▶ PROBLEM
In the material from its start through the line with "jpg_117.jpg", rename "Camping" to "Campground" and give those lines again with nothing else changed. Leave the pictures out of your answer.

▶ INFORMATION
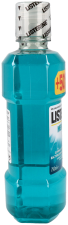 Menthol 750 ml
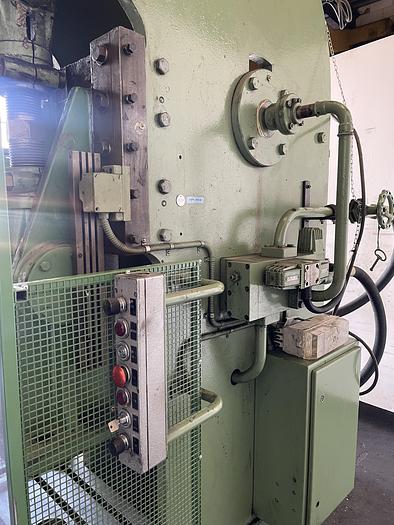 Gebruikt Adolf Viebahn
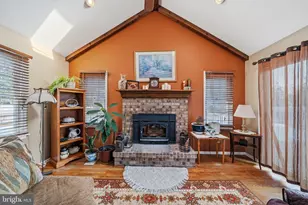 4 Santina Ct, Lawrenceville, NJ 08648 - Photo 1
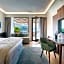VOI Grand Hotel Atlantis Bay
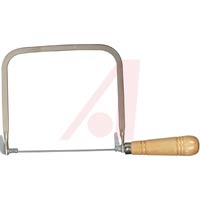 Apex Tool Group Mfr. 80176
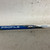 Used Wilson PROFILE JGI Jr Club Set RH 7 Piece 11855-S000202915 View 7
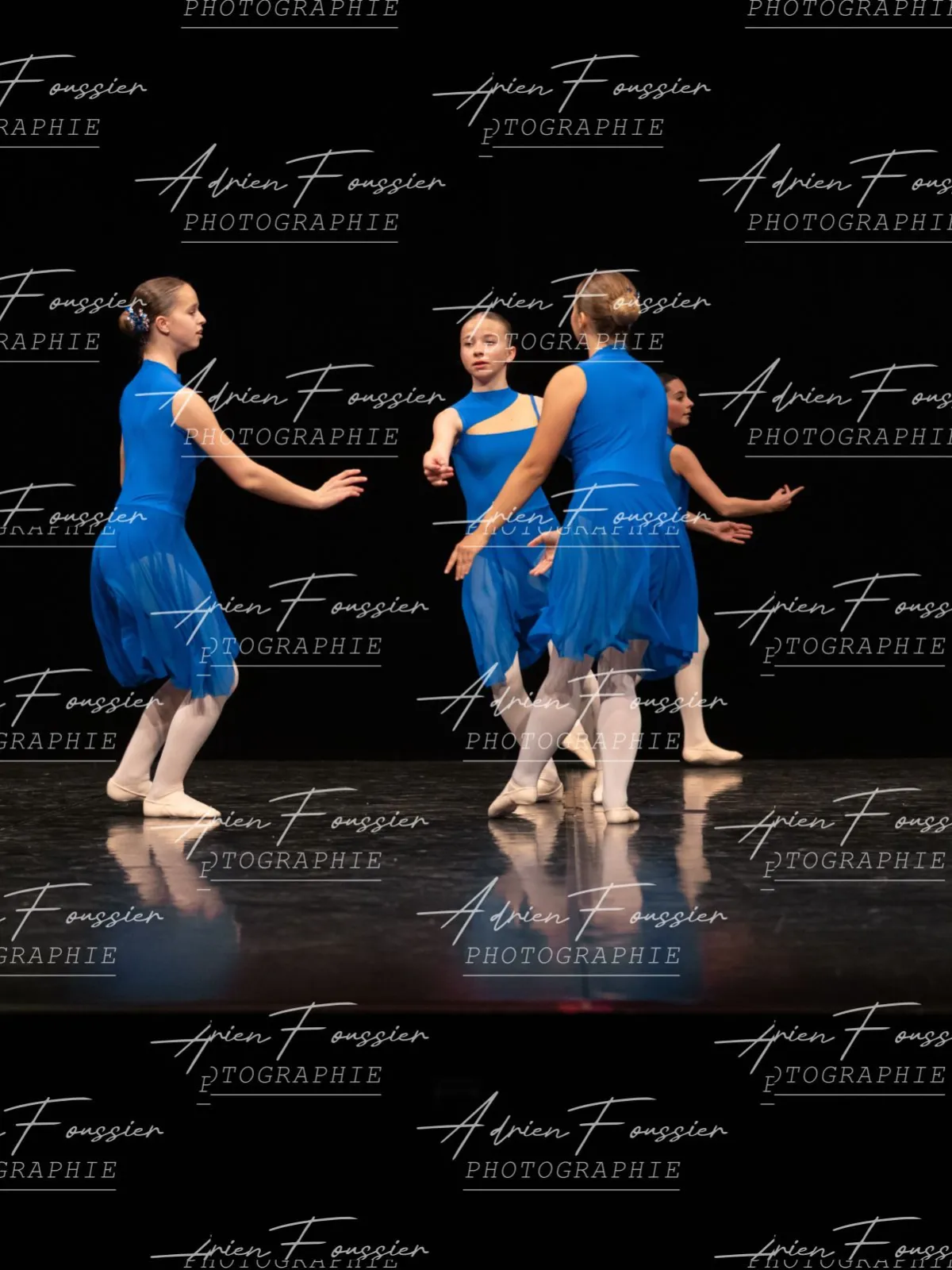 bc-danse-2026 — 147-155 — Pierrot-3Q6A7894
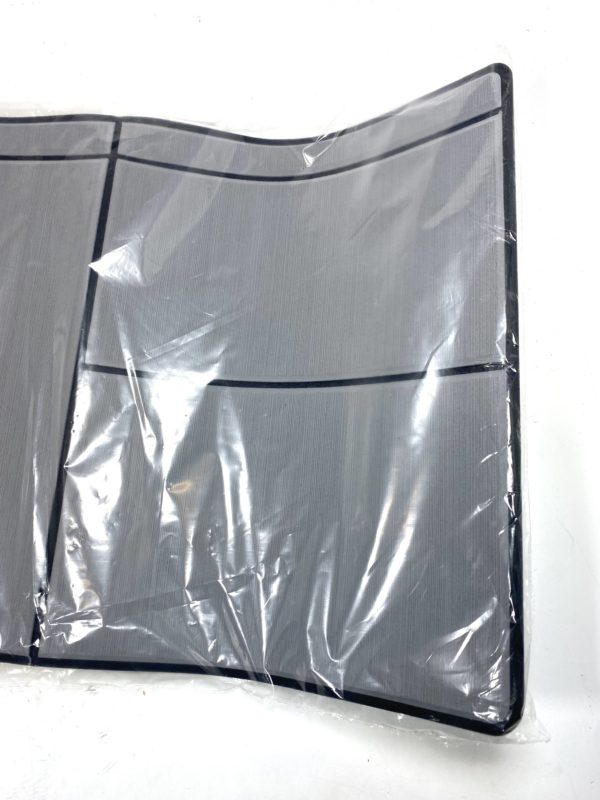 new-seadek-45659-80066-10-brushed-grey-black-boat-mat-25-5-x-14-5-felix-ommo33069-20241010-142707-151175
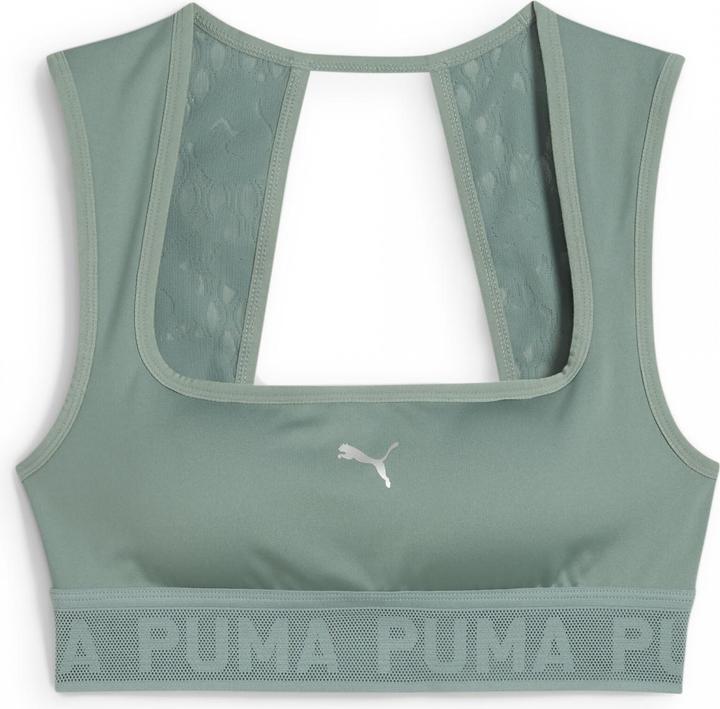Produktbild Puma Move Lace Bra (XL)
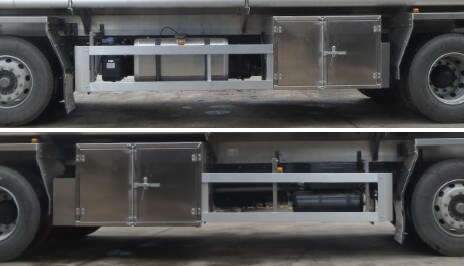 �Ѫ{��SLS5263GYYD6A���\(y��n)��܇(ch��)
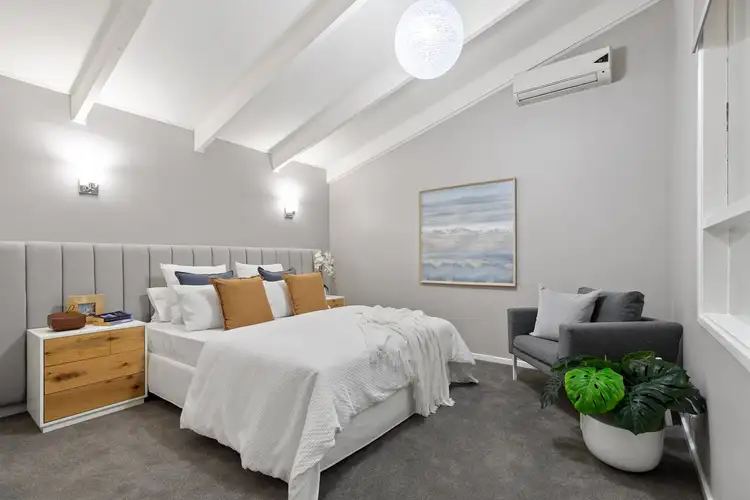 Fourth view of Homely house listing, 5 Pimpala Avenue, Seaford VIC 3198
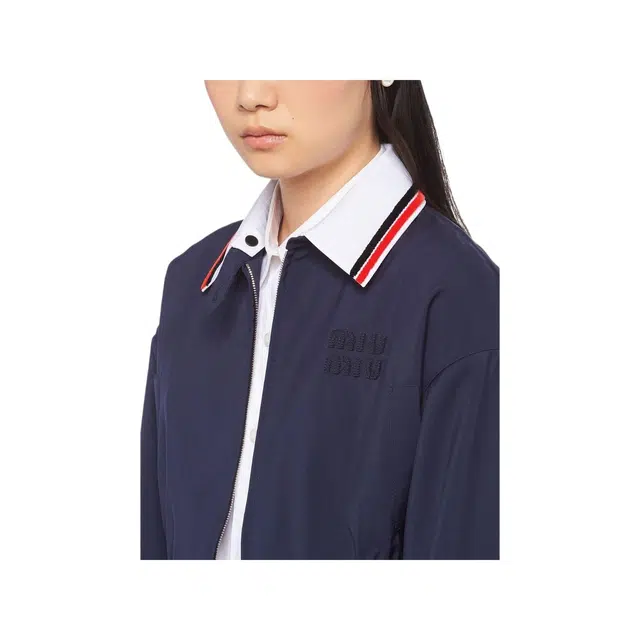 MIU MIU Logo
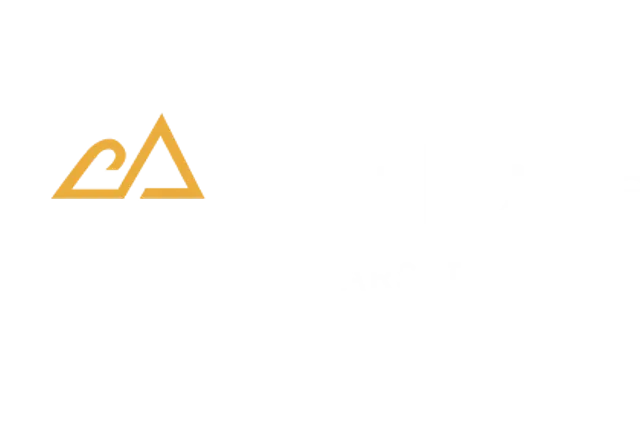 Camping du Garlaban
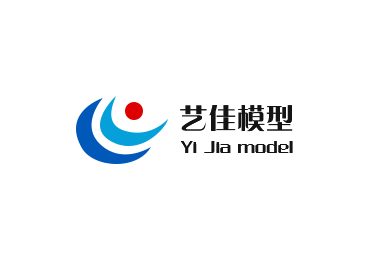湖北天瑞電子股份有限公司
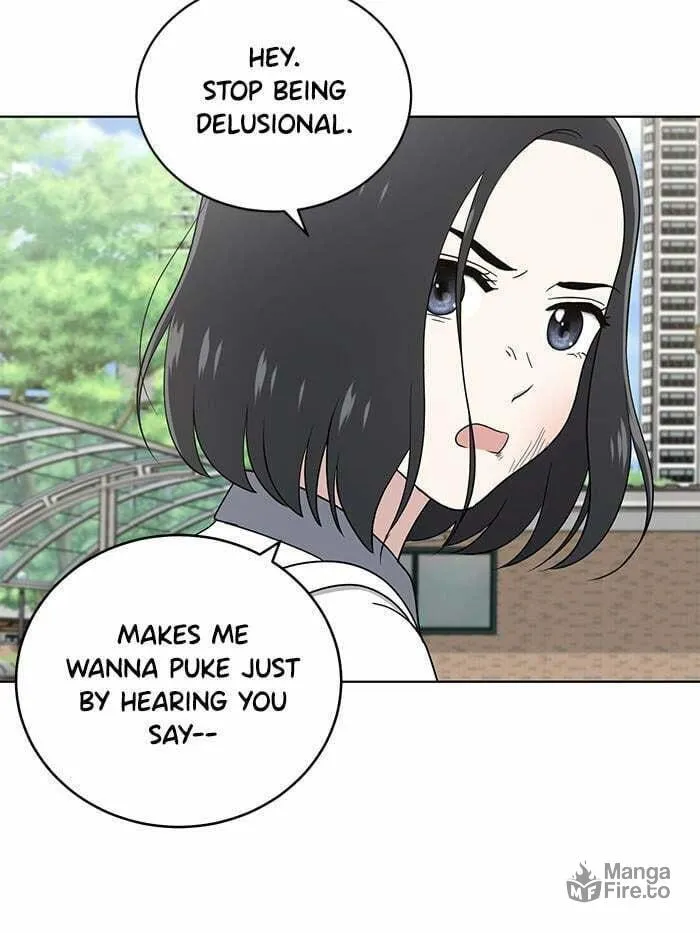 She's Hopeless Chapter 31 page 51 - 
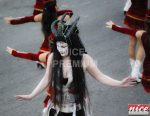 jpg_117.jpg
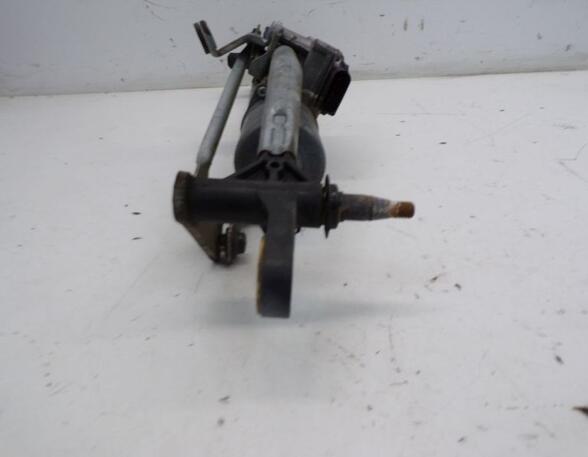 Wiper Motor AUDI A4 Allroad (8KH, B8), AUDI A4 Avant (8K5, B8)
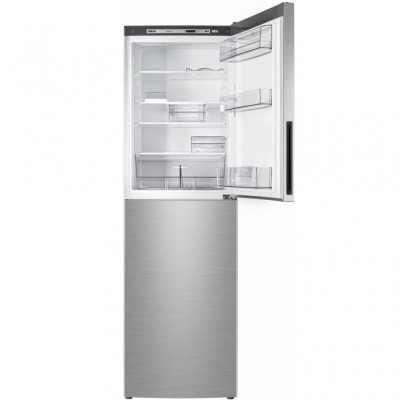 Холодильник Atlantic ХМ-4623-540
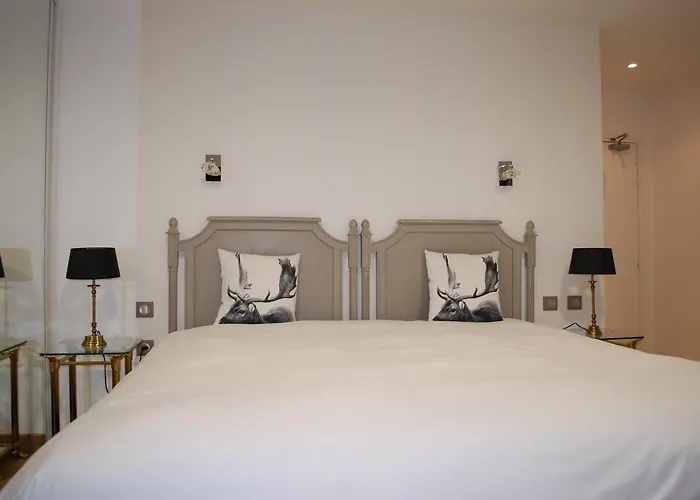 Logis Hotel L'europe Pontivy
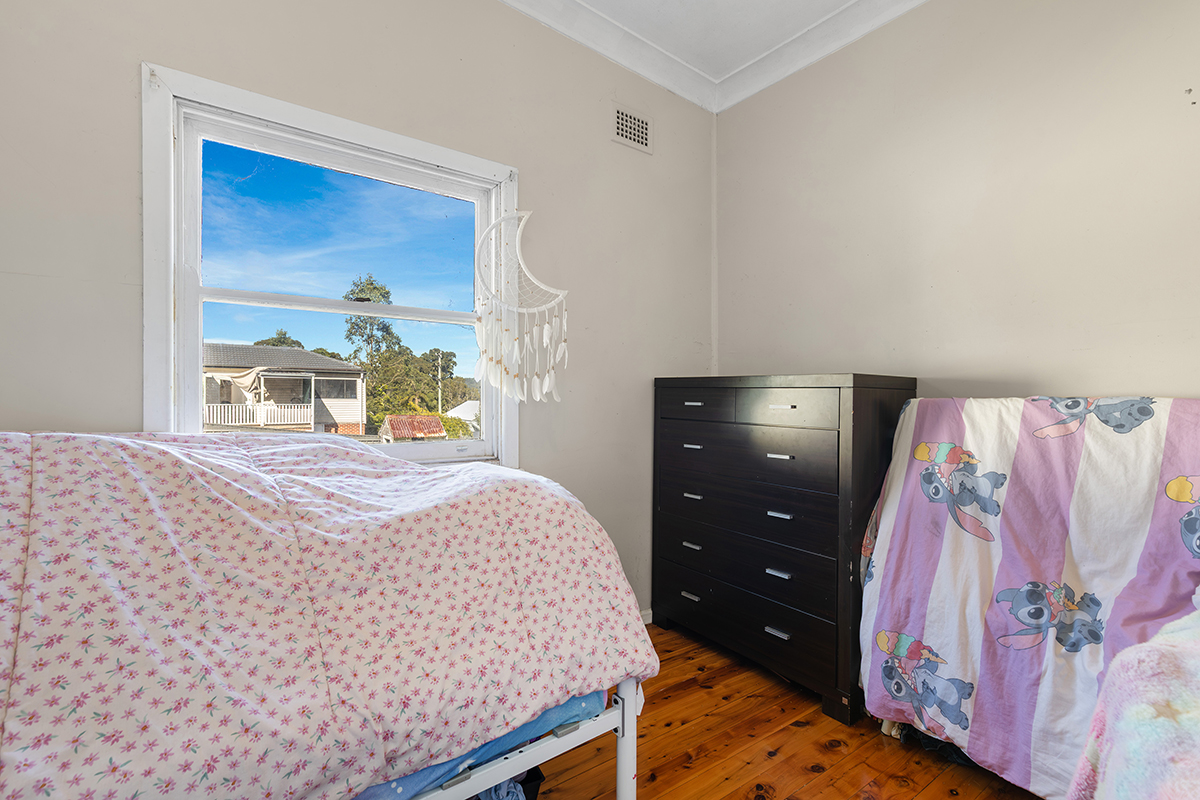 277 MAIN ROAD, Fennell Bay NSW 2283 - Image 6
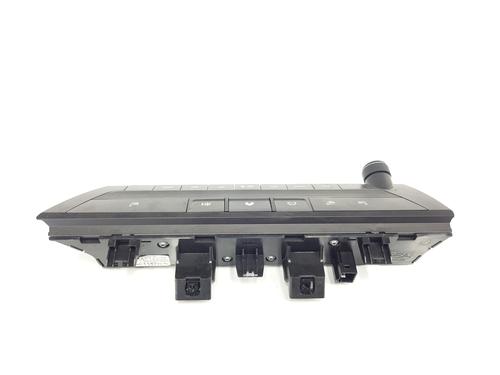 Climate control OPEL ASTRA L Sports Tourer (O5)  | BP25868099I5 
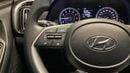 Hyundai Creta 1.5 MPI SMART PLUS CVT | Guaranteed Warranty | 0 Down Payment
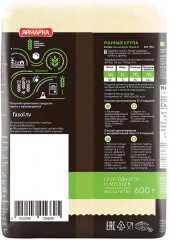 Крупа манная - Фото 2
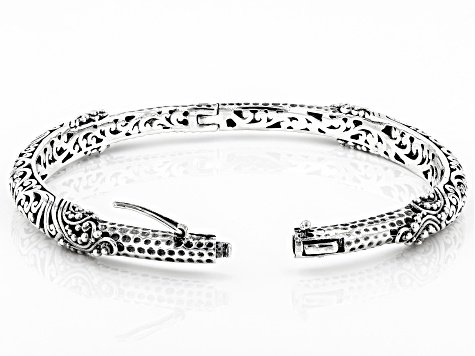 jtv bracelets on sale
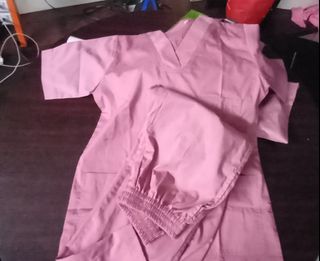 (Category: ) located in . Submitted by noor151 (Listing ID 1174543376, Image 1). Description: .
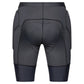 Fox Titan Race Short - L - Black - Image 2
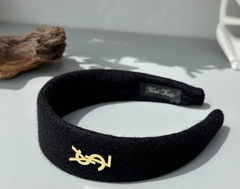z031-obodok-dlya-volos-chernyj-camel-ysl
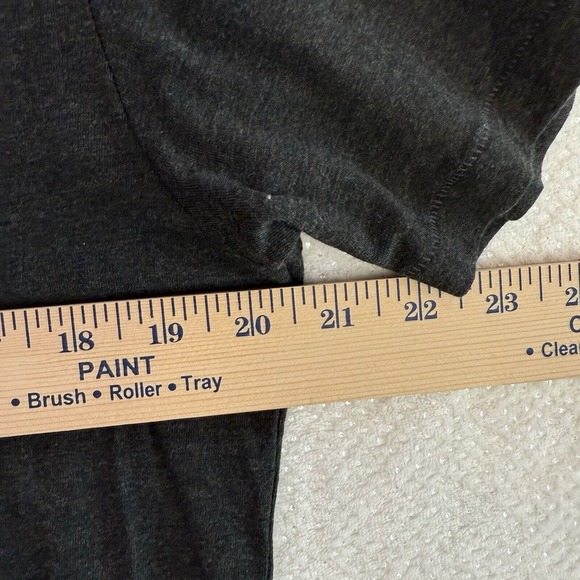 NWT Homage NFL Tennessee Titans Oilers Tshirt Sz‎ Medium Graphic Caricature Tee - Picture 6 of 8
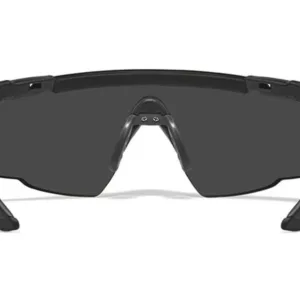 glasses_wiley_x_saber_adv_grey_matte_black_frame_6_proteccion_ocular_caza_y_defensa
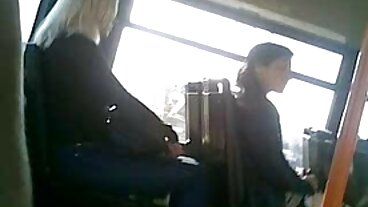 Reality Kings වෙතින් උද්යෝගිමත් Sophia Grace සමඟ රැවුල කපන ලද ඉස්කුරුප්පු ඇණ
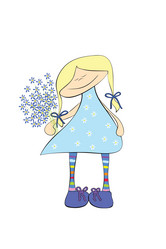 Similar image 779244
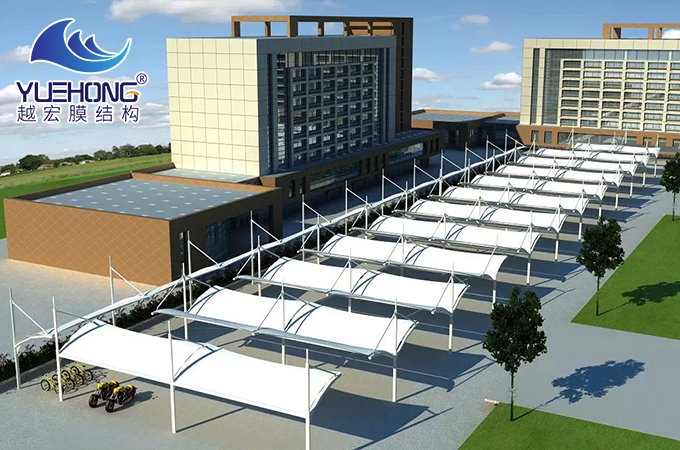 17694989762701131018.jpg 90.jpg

▶ ANSWER SECTION
 Menthol 750 ml
 Gebruikt Adolf Viebahn
 4 Santina Ct, Lawrenceville, NJ 08648 - Photo 1
VOI Grand Hotel Atlantis Bay
 Apex Tool Group Mfr. 80176
 Used Wilson PROFILE JGI Jr Club Set RH 7 Piece 11855-S000202915 View 7
 bc-danse-2026 — 147-155 — Pierrot-3Q6A7894
 new-seadek-45659-80066-10-brushed-grey-black-boat-mat-25-5-x-14-5-felix-ommo33069-20241010-142707-151175
Produktbild Puma Move Lace Bra (XL)
 �Ѫ{��SLS5263GYYD6A���\(y��n)��܇(ch��)
 Fourth view of Homely house listing, 5 Pimpala Avenue, Seaford VIC 3198
 MIU MIU Logo
 Campground du Garlaban
湖北天瑞電子股份有限公司
 She's Hopeless Chapter 31 page 51 - 
 jpg_117.jpg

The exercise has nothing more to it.